* PASSAGE GIVEN
# We survived our first day of agility!



## Shaina (Apr 2, 2011)

....And I decided that we are REALLY going to enjoy it!

One thing I did not like is how persistent our trainer was about using any corrections or even the word "no". She would correct me any time I said no, saying to make a gasp or "oh no" or "whoops" noise instead. While I understand that agility is supposed to be OMG FUN, my pup is also my schutzhund prospect and we are just doing agility for another mental thing that we may pursue if it is a fit. Just thought it was interesting that I couldn't say "no". Her reasoning was "no means nothing to a dog" which I find incorrect since I always match my "no" with a leash correction during obedience, so it definitely means more than "whoopsie" does...

Either way we REALLY enjoyed it and had a good time, Versailles picked up on the aframe, jumps, and tunnel immediately (and for those worried, we are not doing a lot of jumping since she is young!) and kept going over the aframe every time we passed it because she loved it so much.

Hopefully we end up doing well! Good first day.


----------



## fuzzybunny (Apr 29, 2011)

Glad you enjoyed your first class! Agility can be addicting


----------



## Dooney's Mom (May 10, 2011)

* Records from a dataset
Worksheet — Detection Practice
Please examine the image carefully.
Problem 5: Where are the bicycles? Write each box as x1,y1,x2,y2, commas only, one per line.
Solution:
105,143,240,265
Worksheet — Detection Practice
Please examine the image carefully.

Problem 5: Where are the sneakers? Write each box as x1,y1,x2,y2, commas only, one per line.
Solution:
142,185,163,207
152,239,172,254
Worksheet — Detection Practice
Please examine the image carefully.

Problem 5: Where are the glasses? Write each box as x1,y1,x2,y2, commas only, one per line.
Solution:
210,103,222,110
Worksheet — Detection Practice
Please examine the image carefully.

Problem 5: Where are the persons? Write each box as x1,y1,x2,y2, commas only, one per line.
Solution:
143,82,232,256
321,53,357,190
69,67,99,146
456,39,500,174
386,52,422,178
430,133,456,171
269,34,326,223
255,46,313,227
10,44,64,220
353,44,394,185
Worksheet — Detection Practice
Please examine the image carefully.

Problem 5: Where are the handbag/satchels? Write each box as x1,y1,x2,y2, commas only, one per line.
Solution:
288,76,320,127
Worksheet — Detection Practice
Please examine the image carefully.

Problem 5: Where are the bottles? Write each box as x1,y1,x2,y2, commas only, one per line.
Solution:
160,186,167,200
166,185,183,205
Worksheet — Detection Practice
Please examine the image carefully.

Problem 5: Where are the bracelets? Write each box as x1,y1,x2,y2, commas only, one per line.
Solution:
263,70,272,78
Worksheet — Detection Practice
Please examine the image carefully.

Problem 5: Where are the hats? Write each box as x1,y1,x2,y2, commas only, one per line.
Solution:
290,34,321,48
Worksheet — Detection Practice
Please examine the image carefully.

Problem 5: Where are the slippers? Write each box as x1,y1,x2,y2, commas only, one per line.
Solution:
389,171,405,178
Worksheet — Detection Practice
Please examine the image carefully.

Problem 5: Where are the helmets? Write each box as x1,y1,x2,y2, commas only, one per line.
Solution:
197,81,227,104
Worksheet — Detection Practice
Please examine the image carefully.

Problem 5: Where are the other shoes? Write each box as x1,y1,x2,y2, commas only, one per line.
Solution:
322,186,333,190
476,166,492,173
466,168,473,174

--

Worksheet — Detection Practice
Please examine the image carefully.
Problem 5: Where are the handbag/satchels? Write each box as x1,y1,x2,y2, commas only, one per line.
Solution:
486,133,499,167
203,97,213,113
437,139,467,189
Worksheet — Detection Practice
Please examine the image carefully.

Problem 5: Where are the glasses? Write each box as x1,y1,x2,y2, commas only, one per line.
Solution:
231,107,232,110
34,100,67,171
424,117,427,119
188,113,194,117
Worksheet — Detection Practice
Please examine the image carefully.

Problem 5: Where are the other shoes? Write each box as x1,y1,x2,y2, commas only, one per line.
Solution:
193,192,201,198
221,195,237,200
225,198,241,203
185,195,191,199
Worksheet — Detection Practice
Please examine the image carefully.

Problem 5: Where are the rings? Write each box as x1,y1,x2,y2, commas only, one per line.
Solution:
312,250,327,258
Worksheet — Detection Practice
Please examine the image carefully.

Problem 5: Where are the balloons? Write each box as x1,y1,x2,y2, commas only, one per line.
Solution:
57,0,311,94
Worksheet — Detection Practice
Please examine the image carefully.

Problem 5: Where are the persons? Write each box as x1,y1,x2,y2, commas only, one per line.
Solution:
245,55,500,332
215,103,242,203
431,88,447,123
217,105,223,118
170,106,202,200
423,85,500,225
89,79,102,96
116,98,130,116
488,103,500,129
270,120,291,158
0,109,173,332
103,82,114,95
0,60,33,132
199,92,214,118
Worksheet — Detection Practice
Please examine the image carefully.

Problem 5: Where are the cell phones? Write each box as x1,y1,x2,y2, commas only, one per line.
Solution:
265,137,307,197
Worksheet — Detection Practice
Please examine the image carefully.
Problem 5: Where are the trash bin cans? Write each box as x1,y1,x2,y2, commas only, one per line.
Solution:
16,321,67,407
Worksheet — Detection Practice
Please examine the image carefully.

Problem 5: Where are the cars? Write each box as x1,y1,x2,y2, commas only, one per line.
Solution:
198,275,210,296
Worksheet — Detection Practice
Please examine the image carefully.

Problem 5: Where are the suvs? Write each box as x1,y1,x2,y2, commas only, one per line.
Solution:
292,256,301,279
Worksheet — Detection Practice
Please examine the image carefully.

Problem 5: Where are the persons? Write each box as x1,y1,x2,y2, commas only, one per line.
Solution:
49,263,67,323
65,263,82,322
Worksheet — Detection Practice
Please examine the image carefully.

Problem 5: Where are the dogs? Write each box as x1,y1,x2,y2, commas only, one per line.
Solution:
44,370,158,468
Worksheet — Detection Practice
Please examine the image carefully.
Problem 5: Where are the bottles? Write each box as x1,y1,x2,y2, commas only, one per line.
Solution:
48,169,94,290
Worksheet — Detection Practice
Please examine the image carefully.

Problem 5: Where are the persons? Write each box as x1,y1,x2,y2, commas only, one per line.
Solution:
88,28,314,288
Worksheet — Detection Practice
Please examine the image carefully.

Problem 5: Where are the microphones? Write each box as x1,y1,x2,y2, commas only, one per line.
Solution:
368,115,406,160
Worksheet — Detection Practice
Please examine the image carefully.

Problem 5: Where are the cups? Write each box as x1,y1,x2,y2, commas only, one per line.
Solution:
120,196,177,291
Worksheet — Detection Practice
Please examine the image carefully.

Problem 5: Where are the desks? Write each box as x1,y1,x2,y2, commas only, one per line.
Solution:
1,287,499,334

...

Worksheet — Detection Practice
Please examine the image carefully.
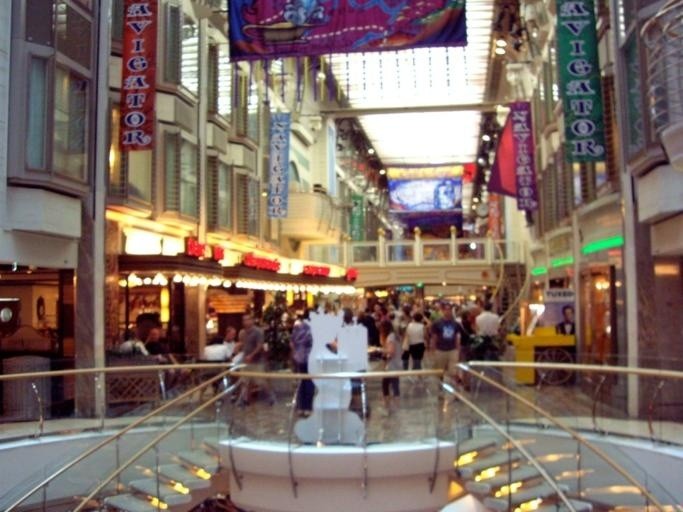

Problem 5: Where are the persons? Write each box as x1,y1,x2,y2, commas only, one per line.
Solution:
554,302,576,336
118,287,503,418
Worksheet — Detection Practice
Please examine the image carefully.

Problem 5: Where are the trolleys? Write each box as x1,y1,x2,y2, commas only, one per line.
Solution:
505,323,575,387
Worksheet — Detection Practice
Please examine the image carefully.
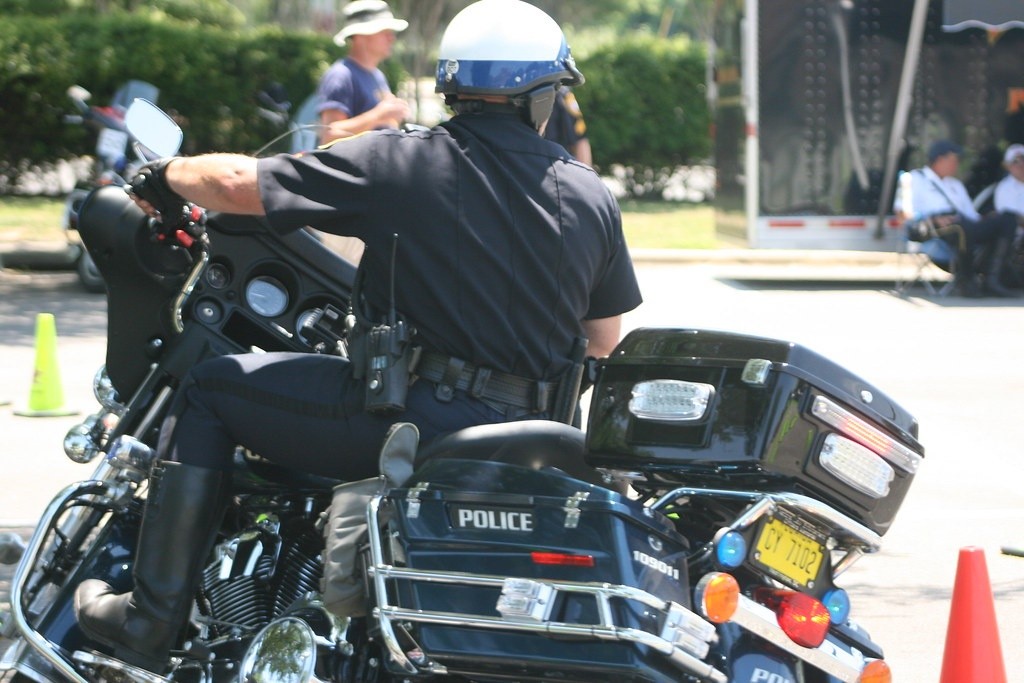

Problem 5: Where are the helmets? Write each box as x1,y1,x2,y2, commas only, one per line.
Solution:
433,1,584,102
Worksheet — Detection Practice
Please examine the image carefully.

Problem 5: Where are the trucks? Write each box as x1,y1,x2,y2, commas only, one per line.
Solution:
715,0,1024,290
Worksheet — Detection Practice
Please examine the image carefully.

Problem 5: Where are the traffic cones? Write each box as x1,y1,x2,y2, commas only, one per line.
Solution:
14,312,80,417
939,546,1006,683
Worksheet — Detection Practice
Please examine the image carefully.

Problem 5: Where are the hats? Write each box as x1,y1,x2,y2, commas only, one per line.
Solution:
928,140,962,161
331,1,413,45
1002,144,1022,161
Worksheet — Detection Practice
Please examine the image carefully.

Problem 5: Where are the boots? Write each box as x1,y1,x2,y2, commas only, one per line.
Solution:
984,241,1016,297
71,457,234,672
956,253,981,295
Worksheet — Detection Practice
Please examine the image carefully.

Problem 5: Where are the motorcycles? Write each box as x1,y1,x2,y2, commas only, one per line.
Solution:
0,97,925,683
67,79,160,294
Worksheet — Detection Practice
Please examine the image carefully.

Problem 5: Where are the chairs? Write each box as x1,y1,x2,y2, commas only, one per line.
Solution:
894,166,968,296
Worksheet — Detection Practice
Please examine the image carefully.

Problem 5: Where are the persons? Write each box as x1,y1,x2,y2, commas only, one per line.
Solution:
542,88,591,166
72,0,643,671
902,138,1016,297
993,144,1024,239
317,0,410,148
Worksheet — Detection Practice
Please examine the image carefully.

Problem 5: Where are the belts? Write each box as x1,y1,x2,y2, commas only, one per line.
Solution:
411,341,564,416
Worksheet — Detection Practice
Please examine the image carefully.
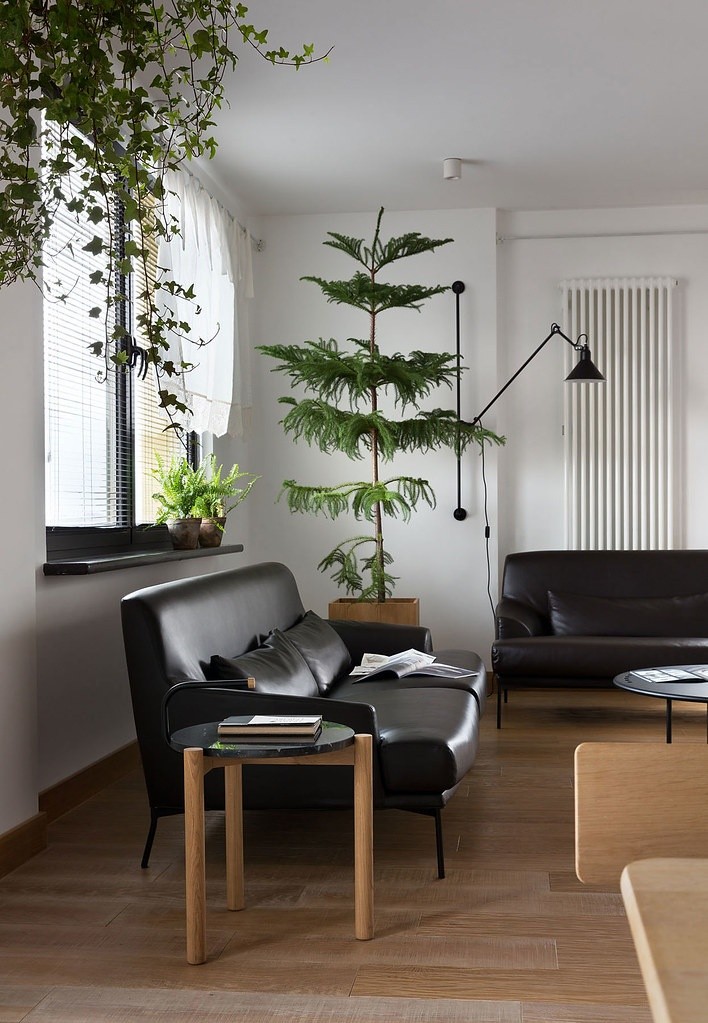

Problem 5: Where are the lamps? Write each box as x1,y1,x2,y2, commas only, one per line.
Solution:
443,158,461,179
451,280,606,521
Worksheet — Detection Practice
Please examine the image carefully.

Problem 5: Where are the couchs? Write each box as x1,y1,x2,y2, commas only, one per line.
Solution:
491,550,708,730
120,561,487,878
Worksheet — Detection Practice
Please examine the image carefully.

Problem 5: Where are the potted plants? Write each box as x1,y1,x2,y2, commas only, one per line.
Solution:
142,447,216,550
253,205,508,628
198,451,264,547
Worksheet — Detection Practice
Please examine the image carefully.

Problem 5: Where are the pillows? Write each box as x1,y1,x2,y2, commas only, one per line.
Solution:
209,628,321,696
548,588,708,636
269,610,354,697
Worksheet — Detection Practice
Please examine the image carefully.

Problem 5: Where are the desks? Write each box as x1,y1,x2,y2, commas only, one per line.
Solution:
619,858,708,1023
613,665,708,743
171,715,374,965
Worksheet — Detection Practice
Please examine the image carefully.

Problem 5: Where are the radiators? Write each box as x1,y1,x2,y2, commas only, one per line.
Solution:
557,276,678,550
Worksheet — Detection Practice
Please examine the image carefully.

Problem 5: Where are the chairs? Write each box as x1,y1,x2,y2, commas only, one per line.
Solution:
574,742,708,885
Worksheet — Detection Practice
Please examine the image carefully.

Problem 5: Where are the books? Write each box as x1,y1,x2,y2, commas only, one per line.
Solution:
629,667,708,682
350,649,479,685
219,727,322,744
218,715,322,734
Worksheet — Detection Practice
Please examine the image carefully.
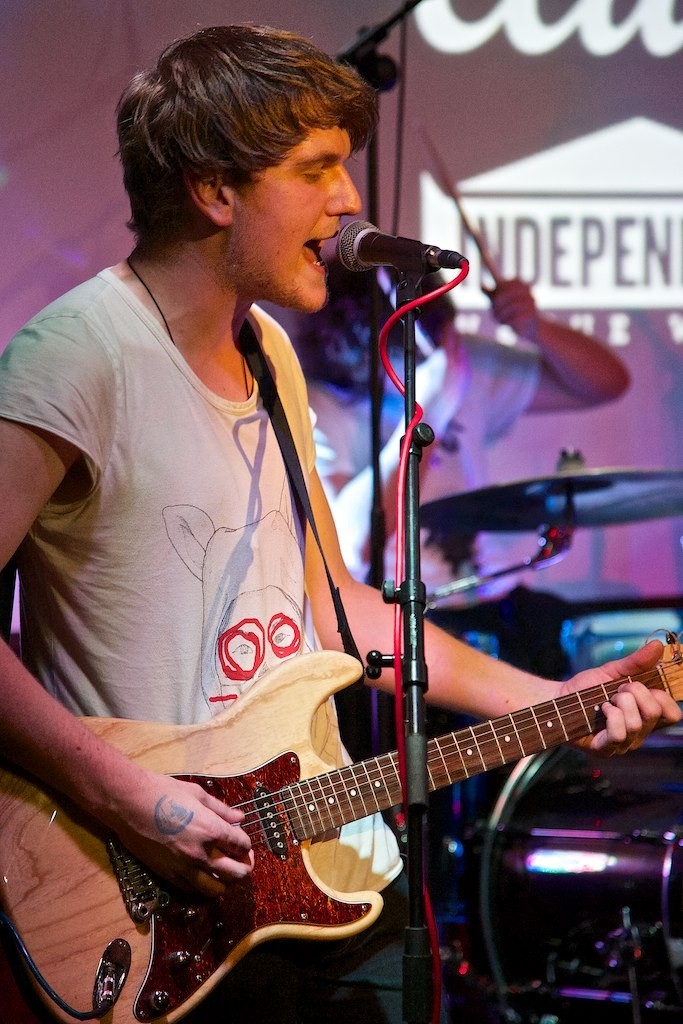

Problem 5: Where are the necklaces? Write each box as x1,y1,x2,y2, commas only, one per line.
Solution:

* TASK LIST
#1 In the agility forum thread, which obstacles did Versailles pick up on immediately? List them.
#2 Write out the part of the agility forum thread starting with "Either way we" and going on through "it so much.".
The rows aren't needed here.

* SOLVED PROBLEMS
#1
- aframe
- jumps
- tunnel

#2
Either way we REALLY enjoyed it and had a good time, Versailles picked up on the aframe, jumps, and tunnel immediately (and for those worried, we are not doing a lot of jumping since she is young!) and kept going over the aframe every time we passed it because she loved it so much.